The Math section of the ACT covers a wide range of topics, from basic arithmetic and pre-algebra to logarithms, imaginary numbers, and advanced Algebra II. Preparing for such an exam can seem like an overwhelming task, and it is easy to feel paralyzed by the sheer quantity of material covered in so many years of math courses. Fortunately, not all math topics are created equal, and the test tends to favor certain topics over others. Contained here is a shortlist of topics to start with for those of you who don’t quite know where to start!

### Linear Equations

Linear functions are of paramount importance in mathematics and thus appear frequently on the ACT. The test will require you to find *slopes* of lines, given the coordinates of two points (remember: “rise ÷ run”), and to use these slopes to find the equations of the lines. Once you have the slope, you should use *slope-intercept form* if a y-intercept is provided, and *point-slope form* if the coordinates of a point on the line are provided.

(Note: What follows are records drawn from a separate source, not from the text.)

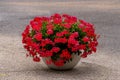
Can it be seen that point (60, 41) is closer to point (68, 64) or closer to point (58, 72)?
point (68, 64)

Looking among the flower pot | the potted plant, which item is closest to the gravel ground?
the flower pot

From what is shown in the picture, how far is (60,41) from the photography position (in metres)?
8.39

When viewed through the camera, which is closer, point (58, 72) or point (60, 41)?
point (60, 41)

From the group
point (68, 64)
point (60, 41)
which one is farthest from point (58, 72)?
point (60, 41)

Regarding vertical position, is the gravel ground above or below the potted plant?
below

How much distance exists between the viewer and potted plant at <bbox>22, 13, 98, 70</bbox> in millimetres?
8422

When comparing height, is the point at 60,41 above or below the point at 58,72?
above

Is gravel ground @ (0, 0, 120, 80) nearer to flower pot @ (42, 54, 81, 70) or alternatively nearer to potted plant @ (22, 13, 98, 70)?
flower pot @ (42, 54, 81, 70)

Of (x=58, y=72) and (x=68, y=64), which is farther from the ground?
(x=68, y=64)

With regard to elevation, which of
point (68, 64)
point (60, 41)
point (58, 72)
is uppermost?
point (60, 41)

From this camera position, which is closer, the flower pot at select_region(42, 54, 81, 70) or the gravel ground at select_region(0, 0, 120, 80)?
the gravel ground at select_region(0, 0, 120, 80)

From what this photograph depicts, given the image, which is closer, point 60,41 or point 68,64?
point 60,41

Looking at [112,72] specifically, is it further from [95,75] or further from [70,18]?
[70,18]

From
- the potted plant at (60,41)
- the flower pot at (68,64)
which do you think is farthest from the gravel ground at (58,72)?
the potted plant at (60,41)
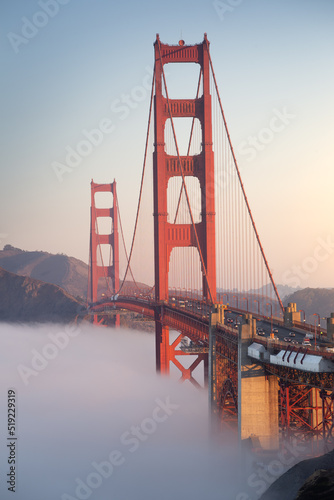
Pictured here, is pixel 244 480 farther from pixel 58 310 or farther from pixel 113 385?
pixel 58 310

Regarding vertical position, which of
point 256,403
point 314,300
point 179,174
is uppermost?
point 179,174

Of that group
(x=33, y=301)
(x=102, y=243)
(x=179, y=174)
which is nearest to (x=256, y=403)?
(x=179, y=174)

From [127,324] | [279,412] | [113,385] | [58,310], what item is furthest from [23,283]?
[279,412]

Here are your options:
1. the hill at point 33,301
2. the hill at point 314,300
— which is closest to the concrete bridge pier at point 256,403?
the hill at point 33,301

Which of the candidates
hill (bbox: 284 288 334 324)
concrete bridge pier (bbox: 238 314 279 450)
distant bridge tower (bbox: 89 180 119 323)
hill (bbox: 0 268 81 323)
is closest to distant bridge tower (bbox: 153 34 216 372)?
concrete bridge pier (bbox: 238 314 279 450)

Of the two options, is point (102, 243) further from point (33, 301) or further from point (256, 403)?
point (256, 403)

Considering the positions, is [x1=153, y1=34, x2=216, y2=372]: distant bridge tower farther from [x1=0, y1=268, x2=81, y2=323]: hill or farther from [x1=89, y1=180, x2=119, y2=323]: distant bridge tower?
[x1=0, y1=268, x2=81, y2=323]: hill

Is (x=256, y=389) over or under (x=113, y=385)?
over
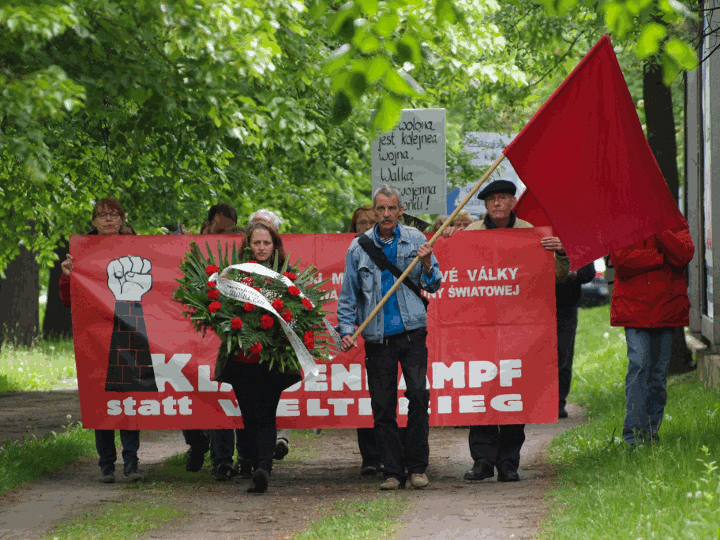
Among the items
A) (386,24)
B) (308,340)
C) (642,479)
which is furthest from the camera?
(308,340)

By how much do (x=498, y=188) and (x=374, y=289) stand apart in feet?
4.73

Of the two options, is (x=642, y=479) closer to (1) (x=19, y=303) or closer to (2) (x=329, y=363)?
(2) (x=329, y=363)

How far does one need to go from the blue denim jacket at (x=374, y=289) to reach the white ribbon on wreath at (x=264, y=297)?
0.71 ft

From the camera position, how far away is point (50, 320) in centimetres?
2216

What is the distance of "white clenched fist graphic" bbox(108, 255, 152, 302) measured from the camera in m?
8.72

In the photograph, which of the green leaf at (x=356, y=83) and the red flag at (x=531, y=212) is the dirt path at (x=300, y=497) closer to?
the red flag at (x=531, y=212)

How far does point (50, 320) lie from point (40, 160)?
636 inches

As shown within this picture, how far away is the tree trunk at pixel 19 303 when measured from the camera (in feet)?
64.0

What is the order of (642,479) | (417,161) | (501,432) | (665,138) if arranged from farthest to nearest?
(665,138) → (417,161) → (501,432) → (642,479)

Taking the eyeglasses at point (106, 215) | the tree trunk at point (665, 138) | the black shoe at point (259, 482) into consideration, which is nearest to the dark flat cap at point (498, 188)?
the black shoe at point (259, 482)

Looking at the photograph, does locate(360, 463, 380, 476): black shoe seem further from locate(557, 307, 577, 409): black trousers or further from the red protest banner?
locate(557, 307, 577, 409): black trousers

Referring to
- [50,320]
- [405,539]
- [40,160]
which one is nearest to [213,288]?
[40,160]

### Systems of Linear Equations

Linear functions also appear frequently on the ACT in *systems of linear equations*. These types of problems usually contain two equations with two variables each – often *x* and *y*, but not always – and have no exponents. The most common way to solve these equations is through the *substitution method*. Keep in mind that there are precisely three possible outcomes: *one solution* for each variable (i.e. the two lines intersect at exactly one point), *zero solutions* for each variable (i.e. the two lines are parallel), and *infinite solutions* for each variable (i.e. the two equations are actually one and the same line).

### Quadratic Equations

Next come quadratic equations, which graph to *parabolas*. The first step to solving quadratics is to get *everything on one side* of the equation and *zero on the other*. Only once this has been done can the equation be solved! The three primary methods of solving are then:

- Factoring the expression and setting each factor equal to zero
- Graphing the function on your calculator and using the ZERO function under the CALC menu
- Plugging in the constants of the function (
*a*,*b*,*c*) into the*quadratic formula*.

### Triangles

Triangles appear on the ACT in a wide variety of contexts, but there are a number of basic things you must always keep in mind. All triangles contain angles that sum up to 180°, and the area of any triangle equals *base *x *height ÷ two.* For right triangles, in particular, the *Pythagorean Theorem* can be used to solve for the length of a third side if given the lengths of the other two. Right-triangle trigonometry will make an appearance as well, so at some point, you will likely be asked to set up (and possibly solve) a trigonometric equation using *SOH-CAH-TOA.*

### Area, Perimeter, and Volume

In addition to the area of a triangle, you should also have memorized the equations for the areas of a *circle*, *rectangle*, and *trapezoid*. For circles, you should also know how to calculate the perimeter, known as the *circumference,* of the circle. 3-D solids appear less frequently than 2-D shapes, but you should also be prepared to calculate the volumes of a *rectangular prism* and *cylinder*.

This is by no means an exhaustive list of topics on the ACT Math, but it should serve as a starting point for any student preparing for the exam. If you can master these topics, you should be able to answer a majority of the first 30-40 questions of the test, and you’ll be off to a great start. Good luck!